Naamen Meziche, djihadiste français lié au 11-Septembre, arrêté au Pakistan

Grégoire Fleurot, mis à jour le 20.06.2012 à 12 h 38

Les autorités pakistanaises ont arrêté un ressortissant français apparemment lié à un des cerveaux des attentats du 11-Septembre rapporte Associated Press ce mercredi 20 juin. Naamen Meziche a été capturé au cours d’un raid près de la frontière iranienne selon des sources officielles citées par l’agence de presse, qui n’ont pas spécifié la date exacte de l’opération. L’homme est actuellement interrogé par les services de renseignement pakistanais.

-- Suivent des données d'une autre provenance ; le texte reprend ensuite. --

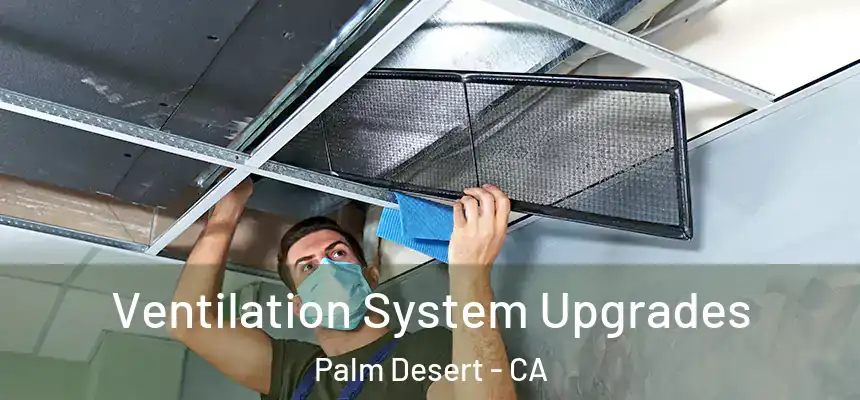  Ventilation System Upgrades Palm Desert - CA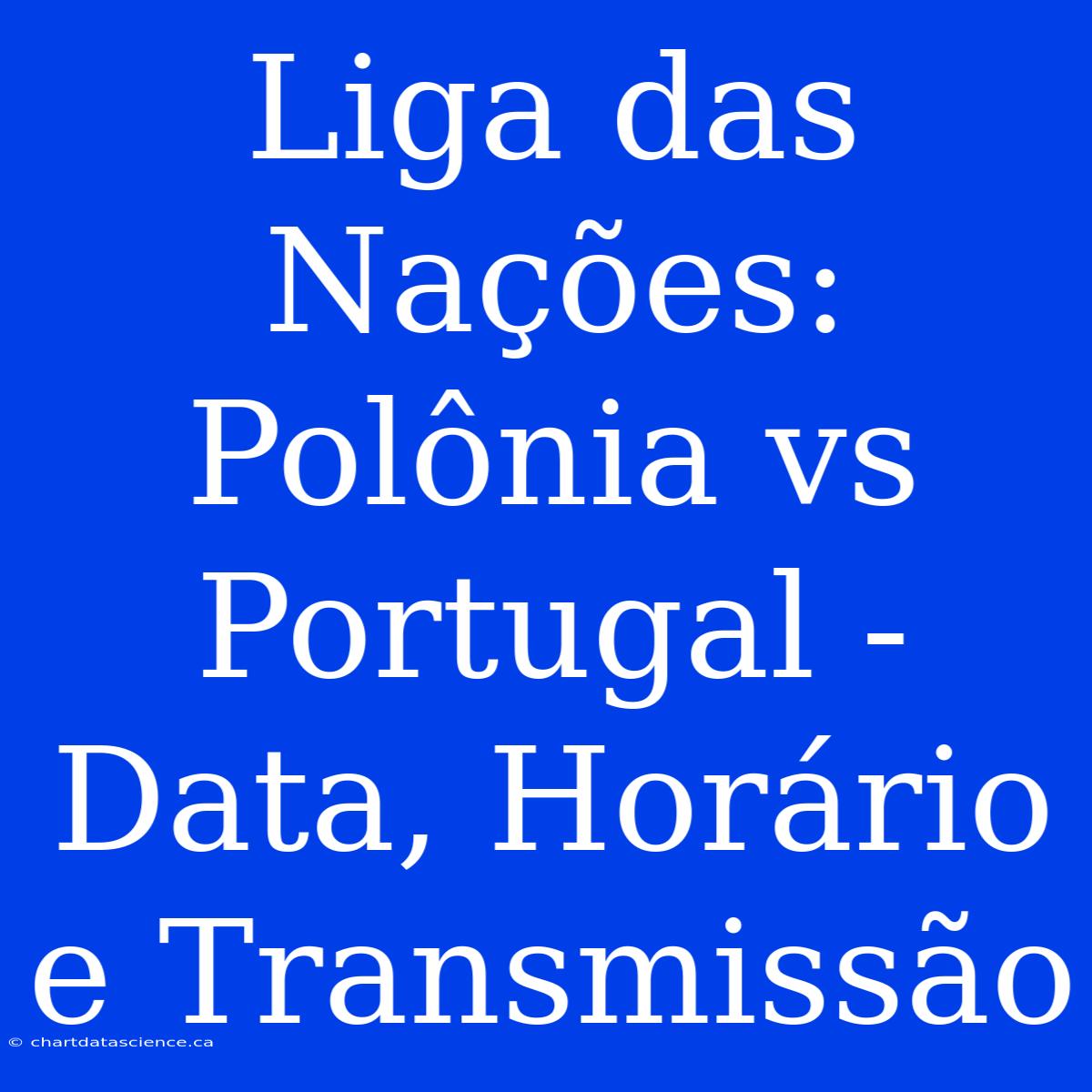 Liga Das Nações: Polônia Vs Portugal - Data, Horário E Transmissão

Selon le site américain spécialisé dans le renseignement The Long War Journal, Meziche, âgé d’un peu plus de 40 ans, est un Français d'origine algérienne qui a voyagé ces dernières années entre l'Europe et la région Iran-Pakistan-Afghanistan.

En octobre 2010, le Spiegel rapportait que Meziche était parmi les victimes potentielles d’une attaque de drone américaine au Pakistan. Selon un article de CNN de la même période et citant des sources du renseignement allemand, Meziche était un ami proche de Mohamed Atta, un des terroristes qui ont détourné le vol d’American Airlines 11 lors des attentats du 11-Septembre. Selon les mêmes sources, Meziche a notamment été en charge du recrutement pour al-Qaida à la mosquée Taiba en Allemagne.

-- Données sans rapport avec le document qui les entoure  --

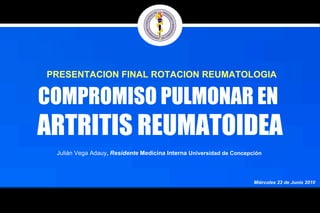 COMPROMISO PULMONAR EN  ARTRITIS REUMATOIDEA Miércoles 23 de Junio 2010 Julián Vega Adauy ,  Residente  Medicina Interna  Universidad de Concepción  PRESENTACION FINAL ROTACION REUMATOLOGIA 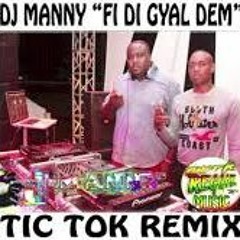 SALTY TIC TOC REMIX BY DJ MANNY FI DI GYAL DEM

L’AFP rapporte que Meziche est également un proche de Younis Al-Mauritani, un haut responsable d'al-Qaida qui avait été capturé au Pakistan en septembre 2011, mais qu’il «ne figure sur aucune des listes des responsables d'al-Qaida rendues publiques par le FBI ou le Trésor américain».

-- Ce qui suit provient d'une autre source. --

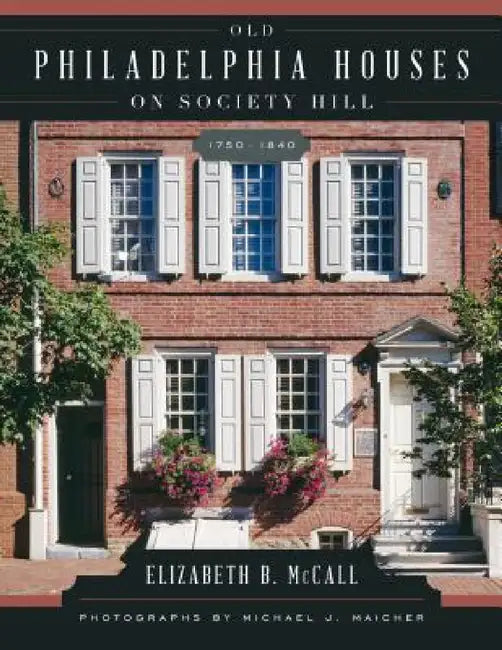 Old Philadelphia Houses on Society Hill, 1750-1840 (English, Elizabeth B. McCall | Michael Maicher)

Associated Press précise que le Français ne semble pas avoir eu de rôle opérationnel dans les attentats du 11-Septembre. Néanmoins, l’agence de presse souligne que cette arrestation vient rappeler le rôle central du Pakistan dans la lutte contre al-Qaida à un moment où ses relations avec les Etats-Unis se détériorent:

«Le raid de la Navy américaine sur Abbottabad qui a tué Oussama Ben Laden l’année dernière a fait naître des interrogations autour de ce que savaient les forces de sécurité pakistanaises sur la présence du leader d’al-Qaida dans leur pays. Du côté pakistanais, le raid a fait enrager l’armée qui n’a pas été prévenue avant l’opération, et qui n’a rien pu faire après qu’elle a eu lieu.»